Canonical Code Patterns

Minimal, correct snippets. Use these as the basis for generated answers or examples. Each pattern is annotated with the key constraints that make it correct.

1. Entry point (GPU kernel) — minimal

using Hybridizer.Runtime.CUDAImports;

public class MyKernels
{
    // [EntryPoint] = CUDA __global__: called from host, runs on device
    [EntryPoint]
    public static void VectorAdd(float[] a, float[] b, float[] c, int n)
    {
        // Grid-stride loop: handles any n regardless of grid size
        for (int i = threadIdx.x + blockDim.x * blockIdx.x;
             i < n;
             i += blockDim.x * gridDim.x)
        {
            c[i] = a[i] + b[i];
        }
    }
}

Key constraints:

Class must be a regular class, not static class — HybRunner.Wrap needs an instance.
Always use a grid-stride loop (i += blockDim.x * gridDim.x) — never assume the grid covers n exactly.
threadIdx, blockIdx, blockDim, gridDim are Hybridizer builtins; no import needed.

2. Device helper (`[Kernel]`)

// [Kernel] = CUDA __device__: called only from device code
[Kernel]
public static float Clamp(float x, float lo, float hi)
{
    // Use System.Math, NOT MathF — MathF aborts the transcoder
    return (float)System.Math.Min(System.Math.Max((double)x, (double)lo), (double)hi);
}

Key constraint: Never use MathF.* in device code. Always use (float)System.Math.X(double).

3. Host launch — minimal

using Hybridizer.Runtime.CUDAImports;

// Load the satellite DLL (built by nvcc from Hybridizer output)
dynamic wrapped = HybRunner.Cuda("MyProject_CUDA.dll").Wrap(new MyKernels());

float[] a = new float[N], b = new float[N], c = new float[N];
// ... fill a and b ...

// SetDistrib(gridSize, blockSize): both are int or dim3
wrapped.SetDistrib(gridSize, blockSize).VectorAdd(a, b, c, N);

// c[] now contains the result (marshalled back from device automatically)

Key constraints:

HybRunner.Cuda(dllName) searches for the satellite next to the executing assembly.
SetDistrib must be called before the kernel; it returns the same wrapped for chaining.
Arrays are automatically copied to device before the call and back to host after, unless wrapped in FloatResidentArray.
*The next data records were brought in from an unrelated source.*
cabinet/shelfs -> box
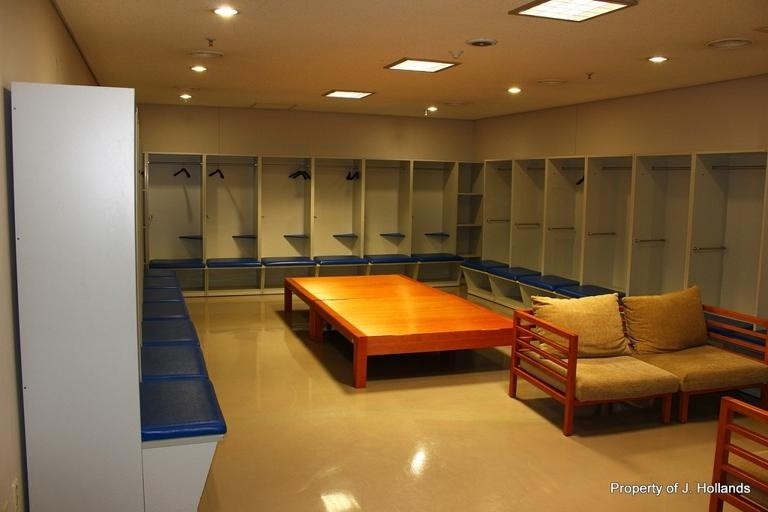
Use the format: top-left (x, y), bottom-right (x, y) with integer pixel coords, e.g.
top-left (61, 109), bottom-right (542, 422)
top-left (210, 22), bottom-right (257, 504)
top-left (9, 82), bottom-right (768, 512)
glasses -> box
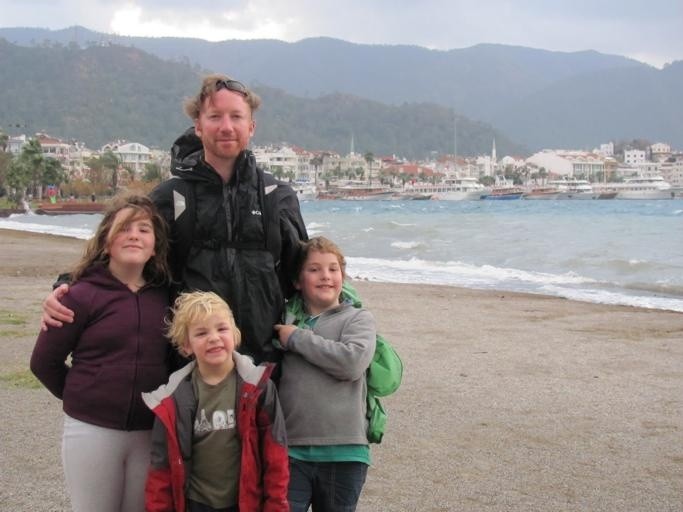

4. Avoiding unnecessary transfers — `FloatResidentArray`

// Allocate once on device; reuse across kernel calls
var resA = new FloatResidentArray(N);
var resB = new FloatResidentArray(N);
var resC = new FloatResidentArray(N);

// Push initial data to device
resA.RefreshDevice(); // copies host → device

// Call multiple kernels without round-tripping through host
wrapped.SetDistrib(grid, block).VectorAdd(resA, resB, resC, N);
wrapped.SetDistrib(grid, block).Scale(resC, 2.0f, N);

// Pull result back only once at the end
resC.RefreshHost(); // copies device → host
float[] result = resC.hostArray;

Key constraint: Initialise eagerly — touch DevicePointer (or call RefreshDevice()) and set Status = FloatResidentArrayStatus.HostNeedsRefresh before the first kernel writes to the array, or the kernel reads uninitialised device memory.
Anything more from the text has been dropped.